Ozy Media soap opera ends in its demise

Ozy Media, exposed years ago for faking its traffic and exposed last week for trying to rope Goldman Sachs into a $40m investment by posing its own co-founder as a YouTube executive on a conference call, is no more.

The abrupt collapse riveted media observers not because Ozy had a large number of loyal readers — that, in the end, was the problem — but because many had wondered how the company had managed to survive. The answer had to do with a charismatic and relentless founder, a great story and a slick brand that was perfectly tuned to appeal to noted Silicon Valley investors and powerful advertising executives.

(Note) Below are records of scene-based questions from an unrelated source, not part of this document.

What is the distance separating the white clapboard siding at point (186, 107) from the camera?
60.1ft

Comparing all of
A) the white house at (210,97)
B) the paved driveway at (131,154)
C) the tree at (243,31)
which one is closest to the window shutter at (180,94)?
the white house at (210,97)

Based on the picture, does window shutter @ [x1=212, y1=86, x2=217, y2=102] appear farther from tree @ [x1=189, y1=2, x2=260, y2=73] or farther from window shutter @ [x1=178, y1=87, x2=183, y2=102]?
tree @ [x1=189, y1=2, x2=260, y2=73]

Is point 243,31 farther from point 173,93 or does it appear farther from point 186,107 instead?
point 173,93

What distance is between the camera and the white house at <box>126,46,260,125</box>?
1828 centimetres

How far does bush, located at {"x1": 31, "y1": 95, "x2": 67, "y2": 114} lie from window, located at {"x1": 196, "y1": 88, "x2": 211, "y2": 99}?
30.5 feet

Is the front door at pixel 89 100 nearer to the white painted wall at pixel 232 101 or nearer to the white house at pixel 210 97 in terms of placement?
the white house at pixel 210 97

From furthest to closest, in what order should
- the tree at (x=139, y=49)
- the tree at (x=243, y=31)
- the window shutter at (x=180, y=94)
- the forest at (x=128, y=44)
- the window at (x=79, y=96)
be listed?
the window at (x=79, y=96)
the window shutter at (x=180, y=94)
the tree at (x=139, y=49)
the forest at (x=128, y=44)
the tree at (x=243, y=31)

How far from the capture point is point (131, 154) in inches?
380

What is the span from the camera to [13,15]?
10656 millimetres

The compant abruptly shut down late Friday, a traditional not-so-weird trick to limit the scope for hostile reportage, but the New York Times' Ben Smith is out for blood. This morning he compares the other Ozy co-founder, Carlos Watson, to Theranos' Elizabeth Holmes, currently on trial on fraud charges.

Want to know how a bunch of seemingly sophisticated people fell for a company that every social media intern in America had questions about? A pitch deck Ozy circulated to potential investors last fall included a graphic featuring the smiling faces of a few high-profile backers: the billionaire philanthropist Laurene Powell Jobs; Marc Lasry, a hedge fund manager and a co-owner of the Milwaukee Bucks basketball team; and Mathias Döpfner, the chief executive of the German publishing giant Axel Springer. Wouldn't you want to join that club?

"I met a traveler from an ancient blog," etc.